Лестница прямо напротив входной двери была винтовой. Лестничный колодец служил одновременно и световым – сквозь остекленный световой фонарь виднелся блестящий гелиостат над домом.
Поднявшись по скрипучим ступенькам на второй этаж, мы нашли там три спальни – без излишеств, но удобные. В каждой стояли: кровать, комод, стул, пресс для брюк и письменный стол с бланком почтовой бумаги на нем. «Восточный Кармин – ворота в Красные края», – гласил бланк. Еще в спальнях были латунные рефлекторы, которые могли изгибаться под углом и посылать свет куда нужно.
– Я займу ту, что выходит окнами на фасад, – заявил отец и стал обследовать свою комнату. После краткой разведки я выбрал спальню, выходившую на противоположную сторону дома. Там было посветлее, чем в третьей, а окна смотрели на закат. Я уже собрался наведаться на третий этаж, как вдруг остановился: в доме был еще кто-то. На лестнице беспорядочно громоздились картонные коробки и стоял резкий запах. И еще – музыка.
– Боже, – сказал подошедший отец. – Это же «Охрахома»!
Я тоже знал это, хотя никогда не видел либретто. Музыкальные шоу были делом привычным – во всех городах предписывалось устраивать не меньше двух представлений в год. А вот работающий фонограф считался редкостью. Восковой цилиндр остался единственным разрешенным средством звукозаписи, и на владение им требовалось разрешение Совета, возобновляемое каждый год. Эта музыка была некоторой компенсацией за сломанный фонограф в Гранате, но все это так или иначе выглядело странно.
– Привет! – крикнул я.
Никто не отозвался.
– Оставляю все в твоих умелых руках, – нервно сказал отец. – Мне надо заполнить форму на перенаправление нашей почты, до того как появится главный префект. Может, пригласишь нашего хозяина на ужин?

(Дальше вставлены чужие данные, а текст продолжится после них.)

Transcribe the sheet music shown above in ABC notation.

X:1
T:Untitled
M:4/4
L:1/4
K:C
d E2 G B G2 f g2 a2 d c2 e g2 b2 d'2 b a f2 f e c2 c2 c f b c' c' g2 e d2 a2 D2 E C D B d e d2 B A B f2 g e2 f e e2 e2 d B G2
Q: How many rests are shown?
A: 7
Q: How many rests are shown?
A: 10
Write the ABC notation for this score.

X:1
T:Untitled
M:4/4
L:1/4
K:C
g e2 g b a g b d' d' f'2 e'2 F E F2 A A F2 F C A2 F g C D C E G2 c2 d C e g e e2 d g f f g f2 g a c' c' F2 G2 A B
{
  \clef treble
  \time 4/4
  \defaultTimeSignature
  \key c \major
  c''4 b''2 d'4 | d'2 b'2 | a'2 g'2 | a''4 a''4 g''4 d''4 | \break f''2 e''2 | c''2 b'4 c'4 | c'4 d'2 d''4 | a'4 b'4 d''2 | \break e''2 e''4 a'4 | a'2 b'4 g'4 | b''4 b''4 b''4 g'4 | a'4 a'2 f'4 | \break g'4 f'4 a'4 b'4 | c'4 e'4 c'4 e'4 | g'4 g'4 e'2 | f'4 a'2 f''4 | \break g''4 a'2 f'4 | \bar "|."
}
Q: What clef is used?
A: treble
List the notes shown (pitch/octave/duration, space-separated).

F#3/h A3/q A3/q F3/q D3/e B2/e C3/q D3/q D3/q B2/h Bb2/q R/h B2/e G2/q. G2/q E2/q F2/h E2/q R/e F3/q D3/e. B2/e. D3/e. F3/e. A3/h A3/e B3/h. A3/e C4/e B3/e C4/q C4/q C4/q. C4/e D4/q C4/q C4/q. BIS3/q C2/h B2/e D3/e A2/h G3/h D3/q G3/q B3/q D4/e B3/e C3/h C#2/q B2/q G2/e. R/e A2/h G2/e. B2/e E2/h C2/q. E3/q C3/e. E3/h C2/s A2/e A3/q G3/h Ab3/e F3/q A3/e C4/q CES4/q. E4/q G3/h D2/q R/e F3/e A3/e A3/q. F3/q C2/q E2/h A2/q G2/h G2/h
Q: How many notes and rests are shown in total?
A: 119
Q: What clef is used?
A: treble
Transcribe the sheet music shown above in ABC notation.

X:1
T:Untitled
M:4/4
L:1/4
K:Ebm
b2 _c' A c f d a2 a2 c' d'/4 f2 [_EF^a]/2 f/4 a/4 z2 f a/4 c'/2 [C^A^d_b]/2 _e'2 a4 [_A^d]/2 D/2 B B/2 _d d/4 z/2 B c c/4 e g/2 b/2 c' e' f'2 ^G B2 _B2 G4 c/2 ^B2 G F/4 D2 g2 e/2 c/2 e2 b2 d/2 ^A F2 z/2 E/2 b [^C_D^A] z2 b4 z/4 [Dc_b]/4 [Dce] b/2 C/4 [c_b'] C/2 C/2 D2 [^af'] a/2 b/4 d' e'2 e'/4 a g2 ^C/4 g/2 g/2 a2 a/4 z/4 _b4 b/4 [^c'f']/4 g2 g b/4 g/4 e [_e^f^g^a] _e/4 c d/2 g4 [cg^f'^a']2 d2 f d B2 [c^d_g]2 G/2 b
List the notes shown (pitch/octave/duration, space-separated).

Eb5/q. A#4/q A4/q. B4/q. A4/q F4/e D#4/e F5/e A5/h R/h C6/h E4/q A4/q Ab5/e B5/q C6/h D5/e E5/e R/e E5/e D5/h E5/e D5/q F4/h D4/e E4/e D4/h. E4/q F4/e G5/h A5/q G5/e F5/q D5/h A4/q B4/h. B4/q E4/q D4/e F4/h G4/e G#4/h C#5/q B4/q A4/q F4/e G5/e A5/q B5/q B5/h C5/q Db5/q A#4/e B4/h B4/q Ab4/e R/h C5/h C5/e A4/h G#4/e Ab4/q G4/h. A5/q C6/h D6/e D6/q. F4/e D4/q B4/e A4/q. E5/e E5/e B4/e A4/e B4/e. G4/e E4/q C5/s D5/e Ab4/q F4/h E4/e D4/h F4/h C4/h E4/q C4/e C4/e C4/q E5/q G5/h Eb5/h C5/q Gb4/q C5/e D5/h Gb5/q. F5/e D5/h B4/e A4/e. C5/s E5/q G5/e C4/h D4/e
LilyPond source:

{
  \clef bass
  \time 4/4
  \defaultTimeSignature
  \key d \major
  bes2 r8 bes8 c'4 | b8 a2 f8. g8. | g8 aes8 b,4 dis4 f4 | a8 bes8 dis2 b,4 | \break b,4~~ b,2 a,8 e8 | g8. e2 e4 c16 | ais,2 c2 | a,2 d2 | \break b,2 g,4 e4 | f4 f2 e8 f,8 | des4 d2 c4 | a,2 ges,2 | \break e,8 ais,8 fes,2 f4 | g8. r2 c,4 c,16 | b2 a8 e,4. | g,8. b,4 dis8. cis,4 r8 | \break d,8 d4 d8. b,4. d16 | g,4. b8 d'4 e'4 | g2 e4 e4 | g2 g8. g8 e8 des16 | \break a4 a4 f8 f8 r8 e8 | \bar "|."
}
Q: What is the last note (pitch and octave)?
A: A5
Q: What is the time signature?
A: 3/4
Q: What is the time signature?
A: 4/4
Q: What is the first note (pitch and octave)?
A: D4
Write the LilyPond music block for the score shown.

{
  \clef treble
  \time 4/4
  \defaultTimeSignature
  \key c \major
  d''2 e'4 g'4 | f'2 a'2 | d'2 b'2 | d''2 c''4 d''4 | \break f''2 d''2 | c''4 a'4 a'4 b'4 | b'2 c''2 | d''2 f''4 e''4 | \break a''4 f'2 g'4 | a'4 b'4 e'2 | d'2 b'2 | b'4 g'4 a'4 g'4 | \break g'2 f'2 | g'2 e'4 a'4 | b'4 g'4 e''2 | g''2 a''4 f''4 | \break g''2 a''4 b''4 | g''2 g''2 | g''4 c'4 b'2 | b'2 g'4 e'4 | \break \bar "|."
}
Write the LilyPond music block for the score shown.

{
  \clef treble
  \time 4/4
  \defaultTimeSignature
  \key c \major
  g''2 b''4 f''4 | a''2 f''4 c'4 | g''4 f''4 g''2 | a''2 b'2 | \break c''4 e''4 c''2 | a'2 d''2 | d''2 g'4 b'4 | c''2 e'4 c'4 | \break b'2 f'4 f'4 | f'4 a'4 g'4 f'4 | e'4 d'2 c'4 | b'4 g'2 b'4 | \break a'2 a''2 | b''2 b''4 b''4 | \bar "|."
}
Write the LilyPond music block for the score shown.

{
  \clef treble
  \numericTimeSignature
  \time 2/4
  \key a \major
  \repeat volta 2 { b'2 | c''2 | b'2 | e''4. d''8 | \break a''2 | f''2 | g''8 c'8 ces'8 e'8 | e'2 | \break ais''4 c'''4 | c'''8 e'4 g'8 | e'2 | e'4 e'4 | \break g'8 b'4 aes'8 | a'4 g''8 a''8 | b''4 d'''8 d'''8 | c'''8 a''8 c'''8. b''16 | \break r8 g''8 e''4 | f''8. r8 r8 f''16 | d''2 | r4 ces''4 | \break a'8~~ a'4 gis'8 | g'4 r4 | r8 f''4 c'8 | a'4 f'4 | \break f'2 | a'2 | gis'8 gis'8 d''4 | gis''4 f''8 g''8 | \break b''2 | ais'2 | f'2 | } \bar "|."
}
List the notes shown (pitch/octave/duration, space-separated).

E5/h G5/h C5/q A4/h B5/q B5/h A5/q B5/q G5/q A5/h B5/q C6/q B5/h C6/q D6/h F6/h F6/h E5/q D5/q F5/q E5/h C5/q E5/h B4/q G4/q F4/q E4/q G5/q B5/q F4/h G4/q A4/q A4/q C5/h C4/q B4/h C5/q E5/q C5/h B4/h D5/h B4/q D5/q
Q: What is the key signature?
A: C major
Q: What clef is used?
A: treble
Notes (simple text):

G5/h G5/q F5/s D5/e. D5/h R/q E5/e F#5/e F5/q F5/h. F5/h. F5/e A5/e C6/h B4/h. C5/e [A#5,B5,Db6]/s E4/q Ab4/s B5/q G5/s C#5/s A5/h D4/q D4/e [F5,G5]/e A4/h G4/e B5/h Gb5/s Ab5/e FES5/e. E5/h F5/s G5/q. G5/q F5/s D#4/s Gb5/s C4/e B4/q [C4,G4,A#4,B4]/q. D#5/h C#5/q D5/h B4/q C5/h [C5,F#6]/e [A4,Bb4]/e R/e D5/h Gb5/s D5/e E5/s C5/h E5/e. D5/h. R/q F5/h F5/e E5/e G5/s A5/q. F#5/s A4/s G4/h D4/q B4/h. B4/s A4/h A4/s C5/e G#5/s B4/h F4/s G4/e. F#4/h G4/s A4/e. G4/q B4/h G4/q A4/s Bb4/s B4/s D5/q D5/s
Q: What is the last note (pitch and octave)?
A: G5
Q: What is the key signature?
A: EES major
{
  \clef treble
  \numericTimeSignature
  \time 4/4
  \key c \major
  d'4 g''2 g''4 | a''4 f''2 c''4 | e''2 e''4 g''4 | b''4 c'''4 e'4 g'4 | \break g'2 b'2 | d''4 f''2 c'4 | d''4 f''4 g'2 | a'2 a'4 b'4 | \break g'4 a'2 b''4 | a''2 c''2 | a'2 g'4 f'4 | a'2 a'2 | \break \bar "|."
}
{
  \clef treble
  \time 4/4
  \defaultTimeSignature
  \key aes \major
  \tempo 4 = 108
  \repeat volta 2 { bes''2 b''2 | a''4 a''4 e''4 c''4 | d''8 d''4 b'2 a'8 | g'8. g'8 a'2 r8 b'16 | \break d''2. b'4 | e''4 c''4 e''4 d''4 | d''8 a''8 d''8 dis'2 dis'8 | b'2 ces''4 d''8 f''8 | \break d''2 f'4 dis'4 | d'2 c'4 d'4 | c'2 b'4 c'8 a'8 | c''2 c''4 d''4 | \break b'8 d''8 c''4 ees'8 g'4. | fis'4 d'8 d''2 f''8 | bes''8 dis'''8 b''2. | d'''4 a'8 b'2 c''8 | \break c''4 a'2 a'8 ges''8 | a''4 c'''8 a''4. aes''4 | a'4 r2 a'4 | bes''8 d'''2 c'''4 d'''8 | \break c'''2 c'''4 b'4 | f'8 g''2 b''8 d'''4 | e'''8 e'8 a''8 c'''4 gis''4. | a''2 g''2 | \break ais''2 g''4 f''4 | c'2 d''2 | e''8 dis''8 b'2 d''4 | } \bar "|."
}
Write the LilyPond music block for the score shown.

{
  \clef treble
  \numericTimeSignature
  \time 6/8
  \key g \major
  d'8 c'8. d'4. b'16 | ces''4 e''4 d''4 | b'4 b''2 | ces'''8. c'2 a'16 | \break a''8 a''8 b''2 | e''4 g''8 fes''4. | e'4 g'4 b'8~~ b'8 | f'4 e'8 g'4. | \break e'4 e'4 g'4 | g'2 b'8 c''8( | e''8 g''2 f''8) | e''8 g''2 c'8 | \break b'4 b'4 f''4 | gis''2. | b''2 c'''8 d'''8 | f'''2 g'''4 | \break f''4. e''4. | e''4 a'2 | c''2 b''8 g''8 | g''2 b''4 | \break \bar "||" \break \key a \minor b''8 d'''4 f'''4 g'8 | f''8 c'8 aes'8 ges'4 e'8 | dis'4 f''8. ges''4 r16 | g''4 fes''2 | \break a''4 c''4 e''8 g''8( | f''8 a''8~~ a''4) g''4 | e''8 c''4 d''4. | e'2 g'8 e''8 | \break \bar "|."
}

И, не дожидаясь ответа, он поспешил вниз по лестнице.
Я снова позвал невидимого хозяина – с тем же результатом – и решил взобраться по ступенькам. Я уже видел коридор третьего этажа, когда почувствовал, что глаза мои слезятся, и чихнул. К десятой ступеньке я чихал уже беспрерывно и очень сильно, все это болью отдавалось в голове. От слез все поплыло перед глазами. Пришлось срочно отступить на площадку второго этажа, где чиханье закончилось так же внезапно, как началось. Я вытер глаза платком и сделал новую попытку. На девятой ступеньке и шестом чиханье я сдался и вернулся вниз, слегка сконфуженный, с текущим носом. Тут музыка прекратилась – не потому, что прозвучали финальные аккорды или кончился завод: казалось, иголку сняли с цилиндра. Послышался звук отодвигаемого стула. Хозяин был дома.
– Привет! – сказал я как можно вежливее. – Меня зовут Эдди Бурый. Мы с отцом хотим знать, не придете ли вы к нам на ужин?
Молчание.
– Привет! – повторил я.
Внизу скрипнула ступенька. Я обернулся. Но это оказался не отец, а – удивительное дело – апокрифик, который поднимался по лестнице. Он никак не отреагировал на мое присутствие. Мне пришлось отступить на шаг, иначе он столкнулся бы со мной. Только тут я осознал, что он и есть хозяин – один или вместе с тем, кто двигал стулья наверху.
– Экс-президенты – все серферы, – говорил он, взбираясь по лестнице, – и не орите на меня, господин Варвик.
Я проигнорировал его, согласно протоколу, при этом заметил, что апокрифик ни разу не чихнул, и медленно побрел к себе – распаковывать вещи.
Одежду я аккуратно сложил в три ящика, один над другим, на случай инспекции, но все личные вещи оставил в маленьком чемоданчике. Я взял его с собой, ибо чемоданчик был единственным личным пространством человека: два кубических фута, которые принадлежат одному тебе. Правило это соблюдалось так строго, что без разрешения ближайшего из родственников чемоданчик не могли вскрыть даже после смерти. Была тут и оборотная сторона: все, что я оставлял дома, не подпадало под правило о частной жизни 1.1.01.02.066, а значит, могло быть обнаружено и конфисковано. И в случае необходимости меня бы наказали. Приходилось носить с собой все, что не соответствовало правилам.